> _EXTRAIT CHOISI_:
Dakar a abrité, mardi 7 mars 2017, le lancement de la plateforme de la protection des lanceurs d’alerte en Afrique (PPLAAF). Cette plateforme contribuera à protéger les personnes qui dénoncent des fraudes, de corruption contre l’intérêt général.
Cette ONG qui contribue à la protection des lanceurs d’alertes, vient d’être lancée pour la première fois en Afrique, précisément au Sénégal. Un pays, qui depuis l’installation du président de la République, Macky Sall est en lutte contre la fraude et la corruption.
Si l’on croit aux différentes dispositions de l’Ong, ces lanceurs d’alerte qui font souvent face à des dangers seront protégés. Parmi ces dispositions, nous avons entre autres, la mise en place d’un site internet et une ligne téléphonique protégée, des juristes pour les accompagner dans leur travail pendant et après le lancement d’alerte, soutient, l’avocat français, William Bourdon, président de l’organisation.
Un lanceur d’alerte est « un citoyen qui rend public des actes dissimulés de corruption, d’injustice, d’abus de pouvoir ou de menaces à la santé publique », explique le document de l’Ong.
Cette Ong compte faire une extension de ces activités sur tout le continent africain, surtout les pays qui sont déterminés à combattre la fraude et la corruption. Pour ce faire, la plateforme encourage les États africains à se doter de lois fortes de protection des lanceurs d’alerte.

[Données recueillies]
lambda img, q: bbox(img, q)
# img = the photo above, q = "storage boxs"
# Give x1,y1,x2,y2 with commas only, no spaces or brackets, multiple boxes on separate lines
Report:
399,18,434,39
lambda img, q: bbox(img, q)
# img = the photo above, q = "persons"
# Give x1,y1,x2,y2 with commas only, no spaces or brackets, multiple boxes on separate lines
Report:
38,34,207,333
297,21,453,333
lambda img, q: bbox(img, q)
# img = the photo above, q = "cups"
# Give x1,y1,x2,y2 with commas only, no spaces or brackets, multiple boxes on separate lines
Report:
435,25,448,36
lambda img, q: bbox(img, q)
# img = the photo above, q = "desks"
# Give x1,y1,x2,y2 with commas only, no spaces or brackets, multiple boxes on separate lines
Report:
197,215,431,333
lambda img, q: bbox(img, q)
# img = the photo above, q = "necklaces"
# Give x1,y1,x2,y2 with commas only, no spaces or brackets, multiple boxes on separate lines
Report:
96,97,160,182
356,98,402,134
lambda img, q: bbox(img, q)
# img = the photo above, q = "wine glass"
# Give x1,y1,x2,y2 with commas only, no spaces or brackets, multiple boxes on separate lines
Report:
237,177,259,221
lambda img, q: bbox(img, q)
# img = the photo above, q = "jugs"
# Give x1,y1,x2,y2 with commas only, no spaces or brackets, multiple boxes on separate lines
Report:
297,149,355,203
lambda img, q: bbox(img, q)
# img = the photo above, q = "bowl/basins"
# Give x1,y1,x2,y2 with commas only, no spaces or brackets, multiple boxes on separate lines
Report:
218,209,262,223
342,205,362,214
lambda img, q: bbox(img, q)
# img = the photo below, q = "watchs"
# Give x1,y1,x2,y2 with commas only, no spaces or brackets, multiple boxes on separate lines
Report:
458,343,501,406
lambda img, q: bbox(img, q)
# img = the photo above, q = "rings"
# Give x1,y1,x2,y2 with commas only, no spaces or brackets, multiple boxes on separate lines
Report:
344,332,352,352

> _CONSIGNES_:
a – Recopiez fidèlement le passage de l'extrait allant de « Dakar a abrité, mardi » à « contre la fraude et la corruption. ».
b – Ces affirmations concordent-elles avec l'extrait ? (i) Le lancement de la PPLAAF a eu lieu à Dakar le mardi 7 mars 2017. (ii) William Bourdon, président de l'organisation, est un avocat sénégalais. (iii) La plateforme encourage les États africains à se doter de lois fortes de protection des lanceurs d'alerte. Répondez à chacune par oui ou non, en citant les mots de l'extrait qui tranchent.

> _RÉPONSES PAR CONSIGNE_:
a –
Dakar a abrité, mardi 7 mars 2017, le lancement de la plateforme de la protection des lanceurs d’alerte en Afrique (PPLAAF). Cette plateforme contribuera à protéger les personnes qui dénoncent des fraudes, de corruption contre l’intérêt général.
Cette ONG qui contribue à la protection des lanceurs d’alertes, vient d’être lancée pour la première fois en Afrique, précisément au Sénégal. Un pays, qui depuis l’installation du président de la République, Macky Sall est en lutte contre la fraude et la corruption.

b –
(i) Oui : « Dakar a abrité, mardi 7 mars 2017, le lancement de la plateforme de la protection des lanceurs d’alerte en Afrique (PPLAAF) ».
(ii) Non : « l’avocat français, William Bourdon, président de l’organisation ».
(iii) Oui : « la plateforme encourage les États africains à se doter de lois fortes de protection des lanceurs d’alerte ».